Bula, the welcome many Australians have been yearning to hear from the friendly faces of the Isle of Smiles, may not be as far off as we think.
Fiji, the South Pacific’s most developed country, has suffered a massive blow since the start of the pandemic, considering tourism makes up nearly 40 per cent of its gross domestic product.
But there is some hope with news that vaccinations are now advancing rapidly around the globe. Tourism Minister Dan Tehan has remained hopeful that a number of travel bubbles will open up as soon as 2022, once the government’s 80 per cent vaccination target is reached.
“The next three to four months will be trying for all of us but there is still a strong ray of sunshine,” Mr Tehan told the tourism sector last week.
“Once we hit that 80 per cent rate by Christmas, we will be able to turn the corner.”
He had also hinted at the reopening of the trans-Tasman bubble between Australia and New Zealand and confirmed officials in the Pacific Islands and Singapore are “very keen” to open doors to Australia once case number and vaccination targets are met.
“Obviously the New Zealand one we had put in place was working successfully,” he continued.
“The Pacific Islands and Singapore are very keen for us to do a bubble and I have committed to work being done. The United States is very keen to engage with us, we will be able to get those bubbles in place. But ultimately it will depend on how countries are dealing with the COVID virus.”
Tourism Fiji CEO Brent Hill said, in an interview with travel industry researcher Skift, that he hopes Australians will soon grace the shores of Fiji. But the country has yet to decide whether it will open to unvaccinated travellers.

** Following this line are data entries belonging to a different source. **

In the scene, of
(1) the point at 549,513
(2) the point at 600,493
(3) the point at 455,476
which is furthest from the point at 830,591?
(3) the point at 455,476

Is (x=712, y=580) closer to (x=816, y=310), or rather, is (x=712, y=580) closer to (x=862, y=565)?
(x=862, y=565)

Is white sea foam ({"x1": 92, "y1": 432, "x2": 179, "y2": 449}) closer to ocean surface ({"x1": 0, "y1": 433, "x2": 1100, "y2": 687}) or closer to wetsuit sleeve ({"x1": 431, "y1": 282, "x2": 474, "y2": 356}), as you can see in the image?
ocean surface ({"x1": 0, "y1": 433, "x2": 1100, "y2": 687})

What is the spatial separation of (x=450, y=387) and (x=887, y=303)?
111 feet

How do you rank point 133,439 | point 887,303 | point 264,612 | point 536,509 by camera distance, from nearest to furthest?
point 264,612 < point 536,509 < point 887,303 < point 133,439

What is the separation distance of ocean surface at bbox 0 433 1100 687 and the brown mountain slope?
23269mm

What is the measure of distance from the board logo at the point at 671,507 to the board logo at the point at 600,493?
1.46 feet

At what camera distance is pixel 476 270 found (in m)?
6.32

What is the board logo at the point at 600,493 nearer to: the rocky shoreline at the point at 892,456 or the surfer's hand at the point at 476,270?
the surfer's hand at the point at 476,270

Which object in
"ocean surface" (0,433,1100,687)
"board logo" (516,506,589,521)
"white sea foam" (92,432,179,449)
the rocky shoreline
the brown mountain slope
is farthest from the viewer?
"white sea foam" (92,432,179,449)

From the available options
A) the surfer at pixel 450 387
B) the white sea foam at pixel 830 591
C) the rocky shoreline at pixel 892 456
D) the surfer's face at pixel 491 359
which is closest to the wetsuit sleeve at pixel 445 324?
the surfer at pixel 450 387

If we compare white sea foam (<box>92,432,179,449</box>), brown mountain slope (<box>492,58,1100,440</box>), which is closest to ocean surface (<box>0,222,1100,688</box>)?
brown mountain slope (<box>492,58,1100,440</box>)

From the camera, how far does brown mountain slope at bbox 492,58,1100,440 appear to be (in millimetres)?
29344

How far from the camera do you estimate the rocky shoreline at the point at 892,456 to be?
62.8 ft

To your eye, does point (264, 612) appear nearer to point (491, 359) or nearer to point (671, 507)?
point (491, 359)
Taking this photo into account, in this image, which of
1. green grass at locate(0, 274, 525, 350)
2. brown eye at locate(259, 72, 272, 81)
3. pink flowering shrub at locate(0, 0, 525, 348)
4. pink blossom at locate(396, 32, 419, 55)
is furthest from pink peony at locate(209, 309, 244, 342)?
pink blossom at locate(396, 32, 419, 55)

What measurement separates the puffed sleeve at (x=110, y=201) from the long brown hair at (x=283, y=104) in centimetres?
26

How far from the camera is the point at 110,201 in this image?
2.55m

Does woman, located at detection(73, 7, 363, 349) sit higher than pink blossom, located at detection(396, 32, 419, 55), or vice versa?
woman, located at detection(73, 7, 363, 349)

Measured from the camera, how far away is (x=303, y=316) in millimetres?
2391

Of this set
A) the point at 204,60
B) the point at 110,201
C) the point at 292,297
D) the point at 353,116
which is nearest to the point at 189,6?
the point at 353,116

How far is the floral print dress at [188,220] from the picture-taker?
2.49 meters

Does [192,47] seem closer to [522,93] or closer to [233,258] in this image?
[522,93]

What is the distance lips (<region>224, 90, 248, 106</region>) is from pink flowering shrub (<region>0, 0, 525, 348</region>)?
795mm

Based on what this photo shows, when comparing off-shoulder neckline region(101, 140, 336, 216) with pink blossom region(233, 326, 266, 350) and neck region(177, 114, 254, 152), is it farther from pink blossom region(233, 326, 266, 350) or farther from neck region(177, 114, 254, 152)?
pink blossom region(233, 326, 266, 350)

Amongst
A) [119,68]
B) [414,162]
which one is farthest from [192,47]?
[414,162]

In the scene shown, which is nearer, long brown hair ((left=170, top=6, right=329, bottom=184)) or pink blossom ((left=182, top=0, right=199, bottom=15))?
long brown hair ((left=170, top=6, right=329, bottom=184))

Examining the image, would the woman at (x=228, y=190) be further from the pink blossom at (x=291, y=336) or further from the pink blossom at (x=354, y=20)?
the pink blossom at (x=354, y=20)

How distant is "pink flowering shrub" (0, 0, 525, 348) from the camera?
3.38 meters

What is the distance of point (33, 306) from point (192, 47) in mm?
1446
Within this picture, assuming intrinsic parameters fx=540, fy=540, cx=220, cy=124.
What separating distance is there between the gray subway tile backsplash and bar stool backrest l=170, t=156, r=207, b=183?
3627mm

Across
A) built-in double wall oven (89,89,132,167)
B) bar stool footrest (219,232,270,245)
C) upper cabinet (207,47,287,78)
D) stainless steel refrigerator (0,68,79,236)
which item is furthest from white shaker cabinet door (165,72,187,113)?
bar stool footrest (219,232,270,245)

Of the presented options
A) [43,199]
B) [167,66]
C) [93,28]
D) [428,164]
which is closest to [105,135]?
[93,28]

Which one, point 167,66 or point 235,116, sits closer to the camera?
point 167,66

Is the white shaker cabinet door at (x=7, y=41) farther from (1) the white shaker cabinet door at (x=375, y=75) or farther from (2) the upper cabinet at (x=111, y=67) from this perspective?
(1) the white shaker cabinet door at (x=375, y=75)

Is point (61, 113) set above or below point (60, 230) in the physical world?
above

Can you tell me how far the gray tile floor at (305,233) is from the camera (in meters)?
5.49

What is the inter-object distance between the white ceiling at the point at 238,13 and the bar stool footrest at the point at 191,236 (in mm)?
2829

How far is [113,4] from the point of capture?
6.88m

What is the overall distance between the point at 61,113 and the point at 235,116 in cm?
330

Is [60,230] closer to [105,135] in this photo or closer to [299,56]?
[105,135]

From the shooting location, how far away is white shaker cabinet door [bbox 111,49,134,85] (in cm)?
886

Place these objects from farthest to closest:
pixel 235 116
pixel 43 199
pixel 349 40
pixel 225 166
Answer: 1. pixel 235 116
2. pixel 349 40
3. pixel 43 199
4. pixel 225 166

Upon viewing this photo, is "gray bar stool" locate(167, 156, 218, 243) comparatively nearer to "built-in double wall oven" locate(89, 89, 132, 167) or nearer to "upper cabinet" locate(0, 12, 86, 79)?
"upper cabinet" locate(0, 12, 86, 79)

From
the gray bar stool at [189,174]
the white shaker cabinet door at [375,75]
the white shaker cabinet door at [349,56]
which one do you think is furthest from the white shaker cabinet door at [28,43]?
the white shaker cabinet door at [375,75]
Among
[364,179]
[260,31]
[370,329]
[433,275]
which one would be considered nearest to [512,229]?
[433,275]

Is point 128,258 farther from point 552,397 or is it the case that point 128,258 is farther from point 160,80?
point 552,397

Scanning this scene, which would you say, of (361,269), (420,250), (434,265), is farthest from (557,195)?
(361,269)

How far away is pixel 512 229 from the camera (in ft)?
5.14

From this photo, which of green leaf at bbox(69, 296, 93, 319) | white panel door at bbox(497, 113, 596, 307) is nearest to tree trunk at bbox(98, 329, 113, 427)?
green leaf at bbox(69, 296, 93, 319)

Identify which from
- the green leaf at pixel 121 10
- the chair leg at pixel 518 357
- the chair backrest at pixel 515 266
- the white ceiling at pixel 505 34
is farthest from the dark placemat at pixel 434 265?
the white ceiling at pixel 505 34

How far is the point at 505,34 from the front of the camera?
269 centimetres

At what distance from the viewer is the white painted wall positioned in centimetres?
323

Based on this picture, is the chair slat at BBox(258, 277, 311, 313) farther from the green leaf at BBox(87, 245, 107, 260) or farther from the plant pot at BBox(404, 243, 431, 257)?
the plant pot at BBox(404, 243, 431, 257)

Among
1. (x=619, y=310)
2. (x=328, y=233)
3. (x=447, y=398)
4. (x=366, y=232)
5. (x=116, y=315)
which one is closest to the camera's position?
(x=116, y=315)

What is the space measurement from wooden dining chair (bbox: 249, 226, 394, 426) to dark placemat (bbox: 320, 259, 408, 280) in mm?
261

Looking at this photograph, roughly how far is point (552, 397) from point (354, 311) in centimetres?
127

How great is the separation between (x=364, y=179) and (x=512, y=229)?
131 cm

“What’s been interesting is that a lot of resorts have taken that time to actually really invest in their properties as well. I think one of the things that I’m really keen to look at with the team going forward is particularly now Fiji more than ever, is actually a place that the world is going to be looking for as we emerged from COVID-19 in the sense that it’s relatively uncrowded.
“You’ve got these beautiful open beaches, you’ve got amazing accommodation where there isn’t a huge amount of people, it’s not a congested city, there’s a lot of outdoor air, et cetera.
“But certainly, that kind of innovation in terms of broadening the appeal of Fiji. I think a lot of people for example in Australia, where I come from, would have no idea that Fiji has amazing things like whitewater rafting, quad bikes, waterfalls. They think it’s all beaches. So that’s exciting to me to really bring that out in due course.”
Mr Hill said that Australia would consider Fiji as one of the first places to start international travel but said that the country would have to rethink its strategy around partnering with COVID-free countries.
“Fiji would always put its hand up for involvement in any travel bubble, but that was initially around all the zero-COVID locations. So I think now it’s more: how can we open up to vaccinated travellers,” he said.
“I think Australia will still consider the Pacific first before other countries, not based on necessarily where we’re at with COVID or vaccination, but because of that Oceania obligation to each other.”
Singapore, another country which Australia has earmarked as one of the top on the list with which to start a travel bubble, is preparing to re-open its economy and establish quarantine-free corridors for inoculated passengers. The country has reached a milestone with almost 80 per cent of its population vaccinated.
The city state’s multi-ministry pandemic taskforce has announced that it would begin the transition to becoming a “COVID-19 resilient nation” next month, loosening curbs and travel restrictions in a bid to treat the virus as endemic.
But while Australia has longed to establish a Singapore travel bubble, Singapore’s health minister, Ong Ye Jung, did not confirm which countries would be on the list but said “we have to find ways to start opening up borders”.
“Singapore is actually considered a low-risk country by several regions including the United States and large parts of the EU,” he said.
“Singapore-based travellers can already go to these countries without quarantine or [stay-at-home notices]. So it is really up to us if we are comfortable to reciprocate the arrangements and immediately you open up the travel lane.
“The onus is on us, so we have to assess the risk level of some of these potential other countries.”
The country’s finance minister, Lawrence Wong, said Singapore would “start with countries where we assess the risk to be similar to ours, [with] the infection situation under control”.